▶ [Text excerpt]:
(begin)

2009-12-22 Thread Dave Aronson
Mike Boberski mike.bober...@gmail.com wrote:

 A toolkit example that comes to mind, to keep this email short: the
 highly-matrixed environment (and actually also the smaller environment, now
 that I think about it) where developers fly on and off projects.

I don't quite grok what you're saying here.  The syntax looks like
you're saying that matrix management is a tool or toolkit, which
doesn't make sense to me.  Your next paragraph:

 Toolkits that enforce coding standards, and that are treated like any other
 module of the application in terms of care and feeding, are the only things
 that give security a fighting chance in environments like those.

seems more like you're saying it's an environment conducive to bad
security.  Now that I can agree with, and would extend it to quality
in general.

A typical large-company matrix management environment seems very
conducive instead to an attitude of who gives a flying fig, all I
have to do is make it work well enough to get the customer to sign
off.  A given worker is unlikely to ever work on that same project
again, so the usual write it well so that you can read it well later
doesn't apply, and there's little to no other reward to write it well
to be nice to the next poor sod who has to read it.  All the more so
in the typical Beltway Bandit (DC-speak for government contractors,
especially defense) environment, where they'll probably be laid off in
a few years anyway, so they won't be pestered by colleagues with
questions,

As for the tools, again absolutely agreed, though I'd place less
emphasis on some of the pickier aspects of coding standards (like do
block-opening braces get their own line, and do you put a space before
the opening paren of a function call's argument list), and more on any
automagically detectable security (or other types of quality) flaws.

(end)

▶ [Records for processing]:
(begin)

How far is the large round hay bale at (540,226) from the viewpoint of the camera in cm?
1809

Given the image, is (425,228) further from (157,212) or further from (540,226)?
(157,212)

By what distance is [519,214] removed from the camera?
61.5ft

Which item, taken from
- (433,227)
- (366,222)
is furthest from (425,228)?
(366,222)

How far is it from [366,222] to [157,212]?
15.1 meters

(end)
(begin)

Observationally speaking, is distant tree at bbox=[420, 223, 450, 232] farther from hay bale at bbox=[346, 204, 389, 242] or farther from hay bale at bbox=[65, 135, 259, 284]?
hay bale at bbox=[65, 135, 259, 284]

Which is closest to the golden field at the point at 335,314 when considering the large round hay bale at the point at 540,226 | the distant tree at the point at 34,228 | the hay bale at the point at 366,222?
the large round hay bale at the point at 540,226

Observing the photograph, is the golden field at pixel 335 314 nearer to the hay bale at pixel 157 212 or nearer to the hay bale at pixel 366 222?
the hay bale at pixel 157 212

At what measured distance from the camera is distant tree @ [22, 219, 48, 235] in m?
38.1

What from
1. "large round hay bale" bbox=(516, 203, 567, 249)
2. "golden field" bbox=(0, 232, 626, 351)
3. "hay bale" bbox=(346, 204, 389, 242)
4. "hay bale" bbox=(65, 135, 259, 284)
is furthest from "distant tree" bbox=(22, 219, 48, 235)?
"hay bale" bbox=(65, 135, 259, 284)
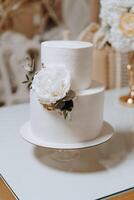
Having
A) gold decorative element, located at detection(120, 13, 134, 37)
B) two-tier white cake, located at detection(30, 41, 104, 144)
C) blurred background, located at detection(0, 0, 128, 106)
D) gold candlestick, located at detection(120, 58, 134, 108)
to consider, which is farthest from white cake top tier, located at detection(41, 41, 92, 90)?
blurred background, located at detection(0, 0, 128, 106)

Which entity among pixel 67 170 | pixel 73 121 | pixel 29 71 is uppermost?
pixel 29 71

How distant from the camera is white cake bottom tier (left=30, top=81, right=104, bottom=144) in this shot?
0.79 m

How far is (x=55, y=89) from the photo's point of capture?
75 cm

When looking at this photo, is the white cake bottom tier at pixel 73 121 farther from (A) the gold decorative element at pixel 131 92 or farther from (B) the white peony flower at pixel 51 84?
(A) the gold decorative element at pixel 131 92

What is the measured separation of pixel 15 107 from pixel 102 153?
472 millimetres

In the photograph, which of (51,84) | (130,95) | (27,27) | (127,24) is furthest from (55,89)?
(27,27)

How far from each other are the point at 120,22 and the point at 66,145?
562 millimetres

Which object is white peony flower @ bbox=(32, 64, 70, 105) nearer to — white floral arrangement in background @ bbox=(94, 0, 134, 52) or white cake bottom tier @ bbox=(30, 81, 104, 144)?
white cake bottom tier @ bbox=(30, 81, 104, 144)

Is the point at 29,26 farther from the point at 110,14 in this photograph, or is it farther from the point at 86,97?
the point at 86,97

(end)

▶ [Set task 1]:
Answer these questions about the email on matrix management:
(a) What does "Beltway Bandit" mean in DC-speak?
(b) Beyond security, what does the writer say a matrix environment is also bad for?
(c) What two "pickier aspects of coding standards" does the writer name?
▶ [Set task 2]: Pull out every line of the records that contains the string "photograph". Case counts.
The email and the records have nothing to do with each other.

▶ [Output 1]:
(a) Government contractors, especially defense contractors.
(b) Quality in general.
(c) Whether block-opening braces get their own line, and whether you put a space before the opening paren of a function call's argument list.

▶ [Output 2]:
Observing the photograph, is the golden field at pixel 335 314 nearer to the hay bale at pixel 157 212 or nearer to the hay bale at pixel 366 222?
In the photograph, which of (51,84) | (130,95) | (27,27) | (127,24) is furthest from (55,89)?
Is the point at 29,26 farther from the point at 110,14 in this photograph, or is it farther from the point at 86,97?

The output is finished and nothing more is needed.